Daily Luther: Faith is Entirely Beyond Man’s Power, but By Grace Alone!
In this article [the Resurrection] we are asked to believe in the resurrection of the dead, to believe that all men will be revived again on one day, that our body and soul will be united as they are united today. To believe that is surely not man’s competence and power. For reason does no more than merely to observe the facts as they appear to the eye, namely, that the world has stood so long, that one person dies after another, remains dead, decomposes, and crumbles to dust in the grave, from which no one has ever returned; in addition, that man dies and perishes so miserably, worse and more wretchedly than any beast or carcass; also, that he is burned to ashes or turns to dust, with a leg resting in England, an arm in Germany, the skull in France, and is thus dismembered into a thousand pieces, as the bones of the saints are usually shown. When reason approaches this article of faith and reflects on it, it is entirely at a loss. Here so many odd, peculiar, and absurd ideas present themselves that reason must necessarily judge that there is nothing to it. It judges in the same manner as in everything else; for instance, when misfortune strikes and we permit reason to cogitate and to measure what it finds in God’s Word with its own understanding.

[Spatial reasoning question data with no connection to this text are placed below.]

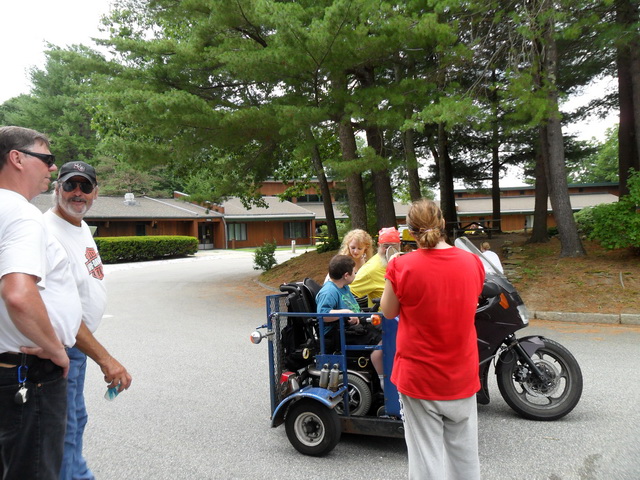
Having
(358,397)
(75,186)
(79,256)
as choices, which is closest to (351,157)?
(358,397)

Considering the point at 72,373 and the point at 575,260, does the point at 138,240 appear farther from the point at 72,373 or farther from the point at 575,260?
the point at 72,373

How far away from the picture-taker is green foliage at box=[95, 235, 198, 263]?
3089cm

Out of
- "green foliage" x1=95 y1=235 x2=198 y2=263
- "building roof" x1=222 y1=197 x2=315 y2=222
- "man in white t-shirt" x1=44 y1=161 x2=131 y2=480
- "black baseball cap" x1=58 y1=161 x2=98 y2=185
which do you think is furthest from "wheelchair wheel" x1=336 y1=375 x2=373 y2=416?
"building roof" x1=222 y1=197 x2=315 y2=222

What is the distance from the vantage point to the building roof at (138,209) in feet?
124

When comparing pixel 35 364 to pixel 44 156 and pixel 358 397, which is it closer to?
pixel 44 156

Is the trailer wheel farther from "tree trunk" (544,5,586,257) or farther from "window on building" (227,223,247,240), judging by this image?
"window on building" (227,223,247,240)

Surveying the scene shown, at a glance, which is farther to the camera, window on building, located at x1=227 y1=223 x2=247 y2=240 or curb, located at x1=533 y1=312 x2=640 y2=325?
window on building, located at x1=227 y1=223 x2=247 y2=240

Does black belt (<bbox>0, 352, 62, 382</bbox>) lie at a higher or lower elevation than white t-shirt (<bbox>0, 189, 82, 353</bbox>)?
lower

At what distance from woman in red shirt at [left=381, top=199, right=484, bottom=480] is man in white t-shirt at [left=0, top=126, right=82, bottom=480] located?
166 cm

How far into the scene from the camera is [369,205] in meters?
21.9

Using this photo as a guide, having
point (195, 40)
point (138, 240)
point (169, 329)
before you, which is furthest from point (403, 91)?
point (138, 240)

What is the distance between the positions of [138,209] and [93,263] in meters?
40.8

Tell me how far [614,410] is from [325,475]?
291cm

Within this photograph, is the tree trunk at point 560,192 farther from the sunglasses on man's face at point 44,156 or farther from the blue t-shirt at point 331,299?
the sunglasses on man's face at point 44,156
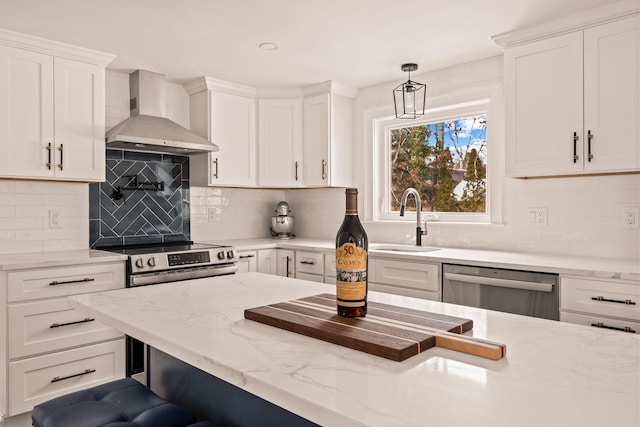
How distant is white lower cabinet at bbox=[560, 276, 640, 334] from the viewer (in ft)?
7.14

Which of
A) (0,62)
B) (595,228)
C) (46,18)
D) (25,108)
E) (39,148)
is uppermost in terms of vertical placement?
(46,18)

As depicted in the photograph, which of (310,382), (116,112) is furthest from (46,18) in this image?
(310,382)

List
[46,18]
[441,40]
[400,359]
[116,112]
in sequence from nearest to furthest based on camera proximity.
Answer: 1. [400,359]
2. [46,18]
3. [441,40]
4. [116,112]

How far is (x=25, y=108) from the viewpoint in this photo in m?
2.95

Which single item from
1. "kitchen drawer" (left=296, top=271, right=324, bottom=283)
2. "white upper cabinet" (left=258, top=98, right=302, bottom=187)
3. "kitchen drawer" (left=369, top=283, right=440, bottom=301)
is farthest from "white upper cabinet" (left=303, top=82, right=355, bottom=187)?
"kitchen drawer" (left=369, top=283, right=440, bottom=301)

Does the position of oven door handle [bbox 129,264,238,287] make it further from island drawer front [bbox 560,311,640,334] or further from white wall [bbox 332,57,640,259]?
island drawer front [bbox 560,311,640,334]

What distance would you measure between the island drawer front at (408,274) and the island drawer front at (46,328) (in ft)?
6.27

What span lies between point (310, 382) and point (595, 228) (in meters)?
2.73

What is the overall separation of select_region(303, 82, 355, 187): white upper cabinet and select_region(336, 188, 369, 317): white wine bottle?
9.42 ft

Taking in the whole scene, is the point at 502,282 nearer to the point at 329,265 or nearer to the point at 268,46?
the point at 329,265

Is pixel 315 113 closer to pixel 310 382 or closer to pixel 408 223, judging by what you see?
pixel 408 223

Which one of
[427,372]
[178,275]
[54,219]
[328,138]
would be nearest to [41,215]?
[54,219]

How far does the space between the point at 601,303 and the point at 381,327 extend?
5.49ft

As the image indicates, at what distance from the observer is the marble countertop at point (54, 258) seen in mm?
2635
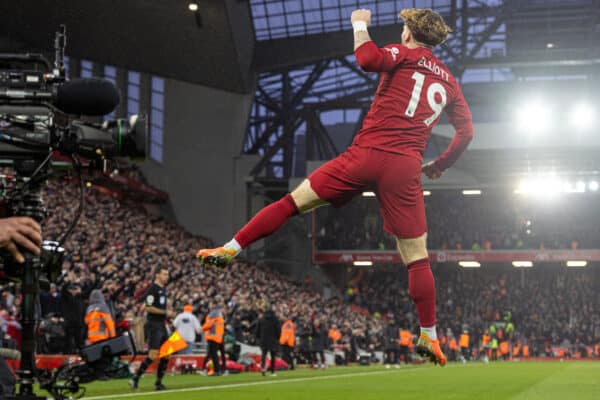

Or when man feels his sin and his conscience and fails to hold exclusively to the words of grace and forgiveness through Christ but only surveys his sin and reflects on the Law and on works and tries to scourge and torment himself with these, he surely removes himself from forgiveness and has lost the grace which he should apprehend through faith.
Martin Luther, Luther’s Works, Vol. 28: 1 Corinthians 7, 1 Corinthians 15, Lectures on 1 Timothy, ed. Jaroslav Jan Pelikan, Hilton C. Oswald and Helmut T. Lehmann, 1 Co 15:1–2 (Saint Louis: Concordia Publishing House, 1999).